Hootnick v. Wideroff (West Palm Beach, FL).
Watch Rosemarie Antonacci-Pollock’s closing argument, in which she shows the jury CVN video clips.
In this medical malpractice trial, Jacob Hootnick claimed that the amputation of his left leg above the knee could have been avoided.
In his closing argument on behalf of Mr. Hootnick, Bazinsky Korman’s Don Korman told the jury that the the problem the 89-year old Mr. Hootnick had when he was admitted to Delray Medical Center in south Florida “was an acute occlusion of the popliteal artery — not sub-acute; it had not happened days in advance. It was acute, and it should have been operated on.” Mr. Korman reviewed the testimony that Mr. Hootnick had walked, swam, and even danced during the days prior to his admission, as well as the results of a physical examination that reported full motion of and no pain in Mr. Hootnick’s foot immediately prior to his admission.
“If you listen to the defendants,” said Mr. Korman, “Mr. Hootnick was at death’s doorstep. Mr. Hootnick was septic. He was sick. Every organ in his body was under attack. He was gonna die. That’s what Dr. Wideroff said — he thought he was gonna die. Do you see any urgency, do you see anything that suggests they were overly concerned about this 89-year old diabetic [in the plan proposed by the admitting physician]?…Was he sent to the ICU? No…Were there any special orders entered saying ‘Monitor this man frequently,’? No.” Instead, said Mr. Korman, Mr. Hootnick was placed on a medical floor, and nobody saw him for approximately ten hours. Nor was there any urgency, said Mr. Korman, on the part of the surgeon who was informed the following evening of the severe deterioration of Mr. Hootnick’s leg.
The defense of the case, said Mr. Korman, was that Mr. Hootnick’s condition had developed days earlier, and even if it hadn’t, Mr. Hootnick was septic, so surgery would kill him.
But that story only emerges in retrospect, said Mr. Korman, through the lens of litigation and retained experts. The medical chart as it existed that evening revealed nothing about a risk of ‘cowboy surgery’ or a concern that Mr. Hootnick was going to die. Instead, said Mr. Korman, the surgeon chose not to operate because he erroneously concluded that it was too late to operate, even though it was not too late.

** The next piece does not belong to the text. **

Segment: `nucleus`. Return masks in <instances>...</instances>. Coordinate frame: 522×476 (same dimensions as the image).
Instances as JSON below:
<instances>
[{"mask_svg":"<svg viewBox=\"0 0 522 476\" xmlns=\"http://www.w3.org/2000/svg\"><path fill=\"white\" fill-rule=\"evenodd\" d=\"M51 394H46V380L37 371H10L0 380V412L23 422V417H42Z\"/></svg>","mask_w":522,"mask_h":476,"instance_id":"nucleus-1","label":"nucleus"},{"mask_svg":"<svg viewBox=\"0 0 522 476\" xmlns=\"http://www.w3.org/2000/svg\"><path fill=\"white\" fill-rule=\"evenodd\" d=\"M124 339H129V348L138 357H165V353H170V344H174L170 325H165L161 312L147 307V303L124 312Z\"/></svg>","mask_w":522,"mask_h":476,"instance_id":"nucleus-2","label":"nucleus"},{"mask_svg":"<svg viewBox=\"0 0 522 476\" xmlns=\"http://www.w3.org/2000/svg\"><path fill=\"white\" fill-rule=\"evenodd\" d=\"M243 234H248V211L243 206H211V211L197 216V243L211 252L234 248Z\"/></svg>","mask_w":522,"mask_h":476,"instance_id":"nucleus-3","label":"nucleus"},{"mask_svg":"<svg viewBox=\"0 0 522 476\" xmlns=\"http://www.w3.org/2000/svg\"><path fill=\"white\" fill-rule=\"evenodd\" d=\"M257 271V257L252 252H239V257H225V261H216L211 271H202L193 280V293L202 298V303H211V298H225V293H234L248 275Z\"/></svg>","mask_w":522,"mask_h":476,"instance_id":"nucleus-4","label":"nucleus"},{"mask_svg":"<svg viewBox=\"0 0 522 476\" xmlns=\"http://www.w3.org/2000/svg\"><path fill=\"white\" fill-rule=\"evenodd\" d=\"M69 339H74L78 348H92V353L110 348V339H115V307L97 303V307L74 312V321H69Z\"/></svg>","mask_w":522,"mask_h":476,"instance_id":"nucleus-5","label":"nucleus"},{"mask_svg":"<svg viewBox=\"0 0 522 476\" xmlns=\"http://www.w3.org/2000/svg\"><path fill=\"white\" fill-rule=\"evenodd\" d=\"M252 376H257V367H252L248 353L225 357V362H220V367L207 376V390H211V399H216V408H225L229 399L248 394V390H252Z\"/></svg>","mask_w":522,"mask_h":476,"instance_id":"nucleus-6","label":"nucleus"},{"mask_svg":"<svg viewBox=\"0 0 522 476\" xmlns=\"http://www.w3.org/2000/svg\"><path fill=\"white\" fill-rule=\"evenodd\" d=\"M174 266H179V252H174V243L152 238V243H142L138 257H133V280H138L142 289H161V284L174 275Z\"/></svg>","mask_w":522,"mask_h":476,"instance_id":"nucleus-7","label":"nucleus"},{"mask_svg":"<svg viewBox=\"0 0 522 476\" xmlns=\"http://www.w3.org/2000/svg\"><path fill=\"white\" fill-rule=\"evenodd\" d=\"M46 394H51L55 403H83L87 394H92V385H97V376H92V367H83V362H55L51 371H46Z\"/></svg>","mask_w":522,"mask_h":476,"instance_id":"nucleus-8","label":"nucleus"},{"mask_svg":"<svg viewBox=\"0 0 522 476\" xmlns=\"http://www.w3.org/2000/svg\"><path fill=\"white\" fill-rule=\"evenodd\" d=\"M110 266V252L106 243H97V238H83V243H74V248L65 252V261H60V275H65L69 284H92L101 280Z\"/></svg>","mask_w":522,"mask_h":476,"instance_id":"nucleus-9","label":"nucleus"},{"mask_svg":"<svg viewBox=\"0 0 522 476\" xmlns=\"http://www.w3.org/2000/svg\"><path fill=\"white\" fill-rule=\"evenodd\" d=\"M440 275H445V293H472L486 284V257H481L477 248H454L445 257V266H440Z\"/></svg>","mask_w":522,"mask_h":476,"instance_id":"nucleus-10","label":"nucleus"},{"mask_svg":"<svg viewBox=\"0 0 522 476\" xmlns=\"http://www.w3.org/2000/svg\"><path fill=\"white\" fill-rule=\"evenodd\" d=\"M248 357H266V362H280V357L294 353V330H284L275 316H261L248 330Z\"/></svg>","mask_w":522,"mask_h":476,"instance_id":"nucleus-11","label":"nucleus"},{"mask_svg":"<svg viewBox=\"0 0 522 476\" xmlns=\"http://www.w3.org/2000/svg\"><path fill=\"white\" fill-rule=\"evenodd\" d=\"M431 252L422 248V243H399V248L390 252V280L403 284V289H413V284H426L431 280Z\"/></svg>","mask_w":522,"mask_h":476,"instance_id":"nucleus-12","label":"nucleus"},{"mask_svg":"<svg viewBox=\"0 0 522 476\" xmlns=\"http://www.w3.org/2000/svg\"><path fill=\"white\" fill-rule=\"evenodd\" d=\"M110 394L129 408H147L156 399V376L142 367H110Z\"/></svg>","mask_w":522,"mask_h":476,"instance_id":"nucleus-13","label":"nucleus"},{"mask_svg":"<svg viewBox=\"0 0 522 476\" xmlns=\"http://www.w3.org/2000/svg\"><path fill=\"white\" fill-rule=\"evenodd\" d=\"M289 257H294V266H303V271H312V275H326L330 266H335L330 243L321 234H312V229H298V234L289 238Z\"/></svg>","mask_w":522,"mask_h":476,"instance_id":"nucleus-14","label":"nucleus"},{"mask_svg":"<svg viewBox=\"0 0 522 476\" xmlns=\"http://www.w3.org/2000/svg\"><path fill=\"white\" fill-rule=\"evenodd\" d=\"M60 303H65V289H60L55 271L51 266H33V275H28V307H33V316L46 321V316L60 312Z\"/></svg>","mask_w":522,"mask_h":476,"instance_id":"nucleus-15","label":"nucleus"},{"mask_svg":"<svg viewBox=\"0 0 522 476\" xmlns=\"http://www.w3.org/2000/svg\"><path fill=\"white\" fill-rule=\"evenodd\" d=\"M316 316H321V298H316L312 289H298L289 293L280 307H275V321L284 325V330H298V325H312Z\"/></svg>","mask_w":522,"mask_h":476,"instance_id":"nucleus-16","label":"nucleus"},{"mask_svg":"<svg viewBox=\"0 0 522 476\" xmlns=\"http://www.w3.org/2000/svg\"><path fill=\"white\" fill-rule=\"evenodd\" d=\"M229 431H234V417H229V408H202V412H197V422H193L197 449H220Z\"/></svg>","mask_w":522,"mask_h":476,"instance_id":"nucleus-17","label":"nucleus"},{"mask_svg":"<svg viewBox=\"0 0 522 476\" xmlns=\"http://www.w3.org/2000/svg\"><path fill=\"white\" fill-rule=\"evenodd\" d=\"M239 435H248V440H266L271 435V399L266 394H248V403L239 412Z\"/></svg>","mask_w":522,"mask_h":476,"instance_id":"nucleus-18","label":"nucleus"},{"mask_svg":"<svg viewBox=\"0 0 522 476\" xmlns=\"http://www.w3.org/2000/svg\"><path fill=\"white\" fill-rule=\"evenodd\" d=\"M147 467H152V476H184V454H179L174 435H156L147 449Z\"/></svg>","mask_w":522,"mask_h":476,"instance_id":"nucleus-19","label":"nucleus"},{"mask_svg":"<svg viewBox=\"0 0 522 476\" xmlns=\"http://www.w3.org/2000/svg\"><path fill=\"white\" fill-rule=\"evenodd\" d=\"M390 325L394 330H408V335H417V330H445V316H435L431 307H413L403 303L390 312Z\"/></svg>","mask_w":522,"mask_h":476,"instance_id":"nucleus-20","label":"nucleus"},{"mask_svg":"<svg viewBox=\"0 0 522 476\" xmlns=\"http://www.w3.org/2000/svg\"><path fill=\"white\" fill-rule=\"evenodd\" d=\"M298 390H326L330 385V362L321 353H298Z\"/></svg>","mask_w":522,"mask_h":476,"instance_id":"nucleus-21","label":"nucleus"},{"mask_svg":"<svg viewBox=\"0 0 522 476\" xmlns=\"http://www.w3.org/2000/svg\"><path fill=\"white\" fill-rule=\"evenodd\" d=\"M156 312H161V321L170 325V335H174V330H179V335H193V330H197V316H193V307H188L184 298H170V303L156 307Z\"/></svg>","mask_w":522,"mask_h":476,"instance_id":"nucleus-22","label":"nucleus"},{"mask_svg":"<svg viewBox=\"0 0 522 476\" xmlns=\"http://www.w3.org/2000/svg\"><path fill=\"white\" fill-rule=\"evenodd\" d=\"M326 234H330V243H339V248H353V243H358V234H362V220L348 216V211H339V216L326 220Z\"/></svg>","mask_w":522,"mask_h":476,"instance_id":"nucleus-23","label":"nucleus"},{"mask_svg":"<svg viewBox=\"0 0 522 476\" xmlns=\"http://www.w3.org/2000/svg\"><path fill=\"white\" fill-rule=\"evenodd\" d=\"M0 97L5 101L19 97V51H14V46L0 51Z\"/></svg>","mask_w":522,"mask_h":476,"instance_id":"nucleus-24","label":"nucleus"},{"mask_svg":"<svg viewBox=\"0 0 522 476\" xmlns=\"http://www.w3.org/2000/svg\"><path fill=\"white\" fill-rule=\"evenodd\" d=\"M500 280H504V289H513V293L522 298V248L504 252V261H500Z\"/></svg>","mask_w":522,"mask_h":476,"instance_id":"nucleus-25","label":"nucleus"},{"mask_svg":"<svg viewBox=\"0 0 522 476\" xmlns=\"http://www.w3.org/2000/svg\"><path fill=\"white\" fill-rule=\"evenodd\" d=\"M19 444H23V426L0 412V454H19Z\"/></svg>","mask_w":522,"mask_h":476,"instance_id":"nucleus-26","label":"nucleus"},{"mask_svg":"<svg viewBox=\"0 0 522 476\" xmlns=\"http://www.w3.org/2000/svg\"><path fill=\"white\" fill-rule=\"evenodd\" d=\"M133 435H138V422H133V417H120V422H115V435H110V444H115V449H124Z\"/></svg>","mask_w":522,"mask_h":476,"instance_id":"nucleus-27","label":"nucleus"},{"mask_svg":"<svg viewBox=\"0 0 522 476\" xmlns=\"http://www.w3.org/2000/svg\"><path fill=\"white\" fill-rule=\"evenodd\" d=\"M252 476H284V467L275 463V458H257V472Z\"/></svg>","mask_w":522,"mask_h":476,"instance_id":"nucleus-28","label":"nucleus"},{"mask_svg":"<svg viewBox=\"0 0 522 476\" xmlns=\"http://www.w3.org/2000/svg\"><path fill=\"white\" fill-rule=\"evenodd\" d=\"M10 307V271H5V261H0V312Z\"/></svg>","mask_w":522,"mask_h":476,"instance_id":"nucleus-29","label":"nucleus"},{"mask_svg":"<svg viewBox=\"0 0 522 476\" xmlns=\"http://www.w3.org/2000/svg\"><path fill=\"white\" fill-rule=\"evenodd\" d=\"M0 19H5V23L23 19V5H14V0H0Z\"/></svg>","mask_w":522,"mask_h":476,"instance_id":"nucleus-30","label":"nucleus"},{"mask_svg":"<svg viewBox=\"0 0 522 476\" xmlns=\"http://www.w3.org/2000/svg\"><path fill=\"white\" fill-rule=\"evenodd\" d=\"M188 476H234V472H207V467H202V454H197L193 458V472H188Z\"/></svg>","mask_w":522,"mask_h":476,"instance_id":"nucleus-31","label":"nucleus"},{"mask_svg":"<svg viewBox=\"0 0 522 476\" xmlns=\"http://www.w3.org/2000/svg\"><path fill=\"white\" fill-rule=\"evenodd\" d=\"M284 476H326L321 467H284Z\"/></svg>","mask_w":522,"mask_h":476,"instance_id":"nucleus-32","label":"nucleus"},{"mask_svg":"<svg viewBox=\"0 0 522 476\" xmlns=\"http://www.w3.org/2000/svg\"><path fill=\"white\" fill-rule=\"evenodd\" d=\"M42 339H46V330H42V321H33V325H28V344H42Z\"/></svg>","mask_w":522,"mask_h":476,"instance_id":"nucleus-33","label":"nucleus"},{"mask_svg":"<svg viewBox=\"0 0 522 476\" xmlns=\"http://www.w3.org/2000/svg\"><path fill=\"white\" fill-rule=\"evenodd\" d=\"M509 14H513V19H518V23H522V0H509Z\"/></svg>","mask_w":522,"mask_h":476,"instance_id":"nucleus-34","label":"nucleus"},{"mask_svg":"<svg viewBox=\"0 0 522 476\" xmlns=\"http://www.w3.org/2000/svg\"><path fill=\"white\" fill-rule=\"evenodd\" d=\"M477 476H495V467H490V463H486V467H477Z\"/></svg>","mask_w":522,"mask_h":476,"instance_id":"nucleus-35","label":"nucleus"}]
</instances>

Mr. Hootnick’s claims against the three physicians, Jonathan Wideroff, Alan Lieberman, and Julio Cardenas, were based on their alleged failure to timely and accurately diagnose, communicate, and/or treat Mr. Hootnick’s condition.
On behalf of the defense, Falk Waas’s Rosemarie Antonacci-Pollock told the jury, “There’s a saying in medicine that it takes four years to teach a surgeon how to cut; but it takes a lifetime to teach them when not to cut. Fortunately for Jacob Hootnick, that was a lesson that Dr. Wideroff knew, and knew well. Because the evidence has shown that the only reason that Jacob Hootnick has lived to the age of 96, the only reason he has had his last seven birthdays, the only reason he has been here to celebrate his 70th wedding anniversary, and the only reason he has been able to travel around the country and attend his grandchildren’s weddings these past seven years is because Dr. Wideroff exercised the kind of judgment that we hope all physicians will exercise in a similar circumstance…Not every patient is a surgical candidate, and you have to realize when you have the capacity to do harm.”
The jury ruled in favor of all three defendants.